• Text segment:
::::::::::
However, Chase Manhattan Bank was in charge of Pascal's estate, and the musical rights to Pygmalion were fought for by Lerner and Loewe and MGM, whose executives called Lerner to discourage him from challenging the studio. Loewe famously said to him, "We will write the show without the rights, and when the time comes for them to decide who is to get them, we will be so far ahead of everyone else that they will be forced to give them to us."[2] For five months Lerner and Loewe wrote, hired technical designers, and made casting decisions. By the time the bank had to give away the rights, it chose Lerner and Loewe.
After much deliberation, Rex Harrison agreed to play Professor Higgins. Julie Andrews was "discovered" when the creative team went to see her Broadway debut in The Boy Friend. Moss Hart agreed to direct after hearing only two songs. The show quickly went into rehearsal.
::::::::::
• Rows:
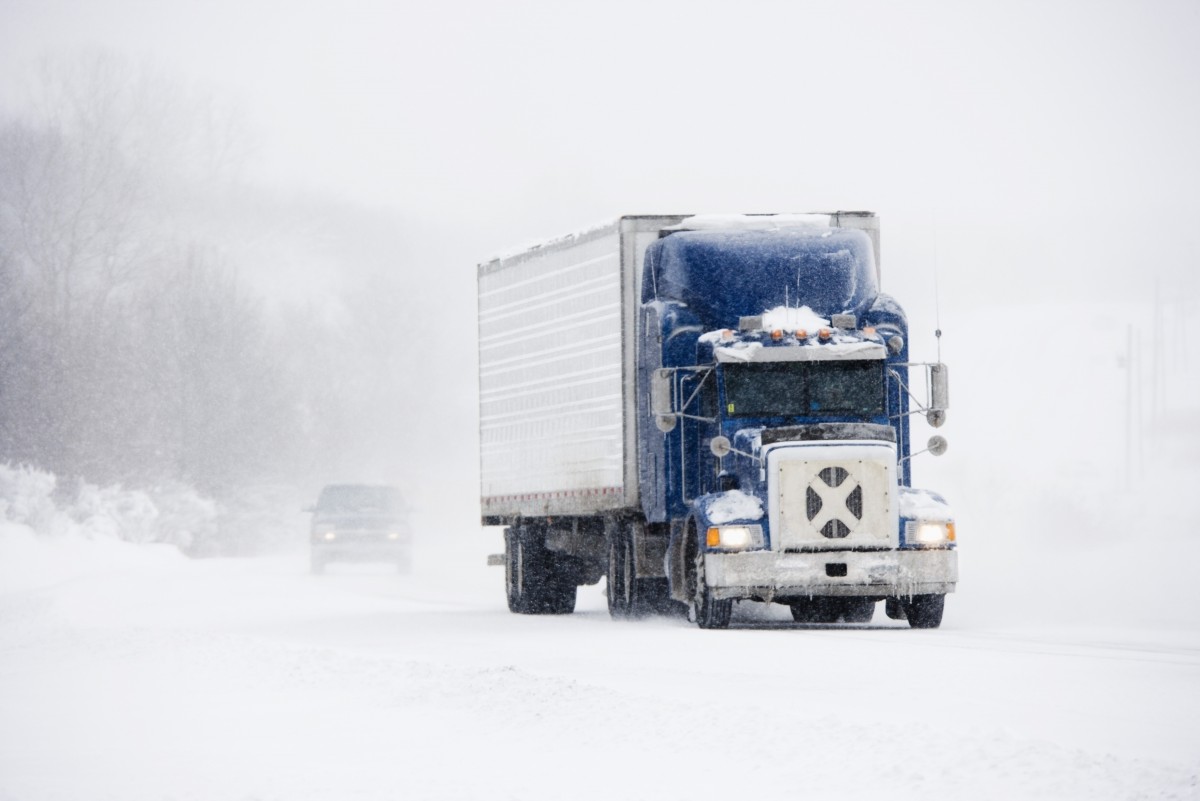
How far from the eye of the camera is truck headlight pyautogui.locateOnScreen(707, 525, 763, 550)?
64.7 feet

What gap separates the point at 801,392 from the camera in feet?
67.9

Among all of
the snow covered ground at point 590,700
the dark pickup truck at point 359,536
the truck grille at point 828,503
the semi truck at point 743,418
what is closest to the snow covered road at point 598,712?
the snow covered ground at point 590,700

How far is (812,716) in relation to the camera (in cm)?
1177

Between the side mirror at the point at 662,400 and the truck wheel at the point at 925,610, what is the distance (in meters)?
3.01

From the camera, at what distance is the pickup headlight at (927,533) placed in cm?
1994

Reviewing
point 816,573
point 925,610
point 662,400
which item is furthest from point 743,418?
point 925,610

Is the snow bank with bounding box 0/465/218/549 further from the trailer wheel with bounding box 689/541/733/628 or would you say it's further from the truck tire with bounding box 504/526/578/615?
the trailer wheel with bounding box 689/541/733/628

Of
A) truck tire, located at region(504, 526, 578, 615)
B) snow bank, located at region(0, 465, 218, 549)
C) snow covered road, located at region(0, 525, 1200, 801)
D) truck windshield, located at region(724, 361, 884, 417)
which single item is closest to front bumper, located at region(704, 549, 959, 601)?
snow covered road, located at region(0, 525, 1200, 801)

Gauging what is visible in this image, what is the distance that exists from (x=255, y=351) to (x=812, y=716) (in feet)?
233

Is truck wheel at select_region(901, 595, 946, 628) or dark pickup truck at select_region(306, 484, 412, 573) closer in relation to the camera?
truck wheel at select_region(901, 595, 946, 628)

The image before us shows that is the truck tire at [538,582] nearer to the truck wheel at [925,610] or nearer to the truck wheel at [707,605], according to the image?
the truck wheel at [707,605]

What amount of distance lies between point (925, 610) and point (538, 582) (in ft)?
21.6

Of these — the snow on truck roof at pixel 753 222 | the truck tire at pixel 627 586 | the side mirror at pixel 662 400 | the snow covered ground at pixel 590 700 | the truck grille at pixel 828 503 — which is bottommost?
the snow covered ground at pixel 590 700

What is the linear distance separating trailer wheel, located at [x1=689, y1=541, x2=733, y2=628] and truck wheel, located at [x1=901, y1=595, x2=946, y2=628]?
6.20ft
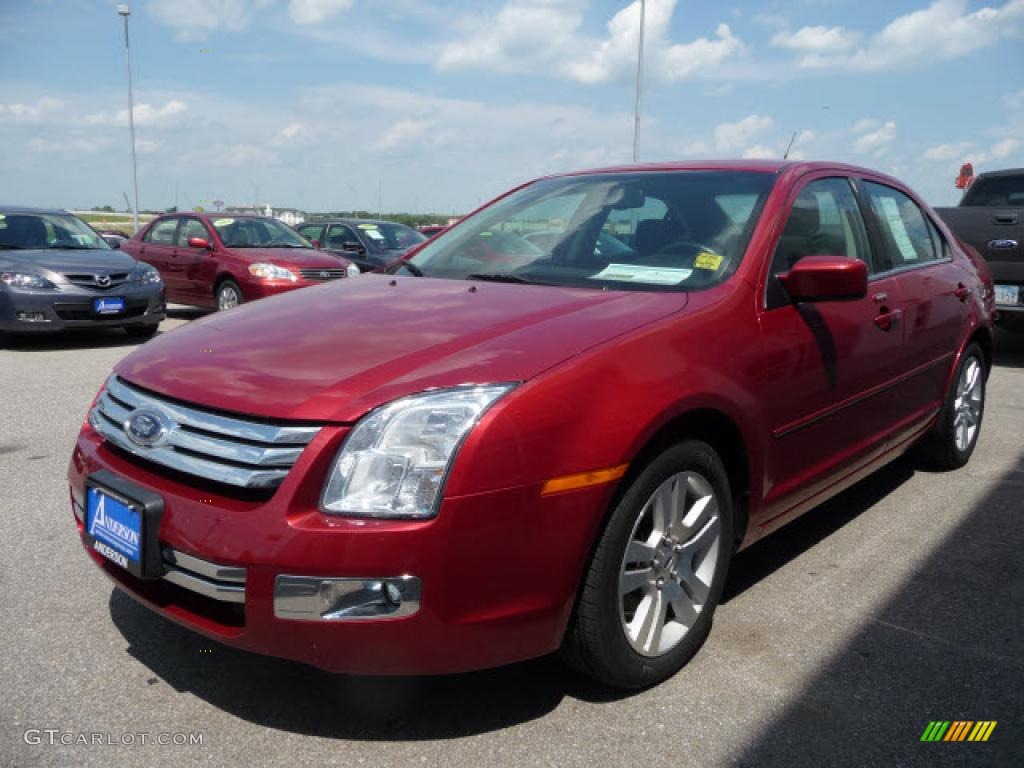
::::::::::
• Given task A:
Repeat everything in the records from the line containing "The image before" down to the end of the records, keeping both ends. Leave the pictures out.
• Given task B:
Continue the passage about Lerner and Loewe's musical version of Pygmalion from its last sentence.

• Reply A:
The image before us shows that is the truck tire at [538,582] nearer to the truck wheel at [925,610] or nearer to the truck wheel at [707,605], according to the image?
the truck wheel at [707,605]

What amount of distance lies between point (925, 610) and point (538, 582) (in ft)?
21.6

Of these — the snow on truck roof at pixel 753 222 | the truck tire at pixel 627 586 | the side mirror at pixel 662 400 | the snow covered ground at pixel 590 700 | the truck grille at pixel 828 503 — which is bottommost?
the snow covered ground at pixel 590 700

What is the linear distance separating trailer wheel, located at [x1=689, y1=541, x2=733, y2=628] and truck wheel, located at [x1=901, y1=595, x2=946, y2=628]?
6.20ft

• Reply B:
The musical had its pre-Broadway tryout at New Haven's Shubert Theatre. On opening night Rex Harrison, who was unused to singing in front of a live orchestra, "announced that under no circumstances he would go on that night . . . with those thirty-two interlopers in the pit."[3] He locked himself in his dressing room and came out only a little more than an hour before curtain time. The whole company had been dismissed but were somehow rounded up by assistant stage manager Bernie Hart, Moss's brother. The result: opening night was a triumph.[4]
Beginning on February 15, 1956, the show played for four weeks at the Erlanger Theatre in Philadelphia. It then opened on March 15 1956, at the Mark Hellinger Theatre in New York City. It ran for 2,717 performances, a record at the time. Moss Hart directed and Hanya Holm was choreographer. The original cast included Rex Harrison, Julie Andrews, Stanley Holloway, Robert Coote, Cathleen Nesbitt, John Michael King, and Reid Shelton. Edward Mulhare and Sally Ann Howes replaced Harrison and Andrews later in the run.
The show's title comes from one of Shaw's provisional titles for Pygmalion -- Fair Eliza. Other titles considered included "Come to the Ball" and "Liza," but everyone agreed that a marquee reading "Rex Harrison in 'Liza'" would be imprudent. So they took the title they disliked least -- "My Fair Lady." This title also created a pun on "Mayfair lady", which is how the title sounds when pronounced with a Cockney accent. The original Playbill and cast recording sleeve featured artwork by Al Hirschfeld, who depicted Eliza as a marionette being manipulated by Henry Higgins, whose own strings are being pulled by a heavenly puppeteer resembling George Bernard Shaw.
London's West End production, in which Harrison, Andrews, Coote, and Holloway reprised their roles, opened on April 30 1958, at the Theatre Royal, Drury Lane, where it ran for 2,281 performances. Veteran stage star Zena Dare made her last appearance in the musical as Mrs. Higgins.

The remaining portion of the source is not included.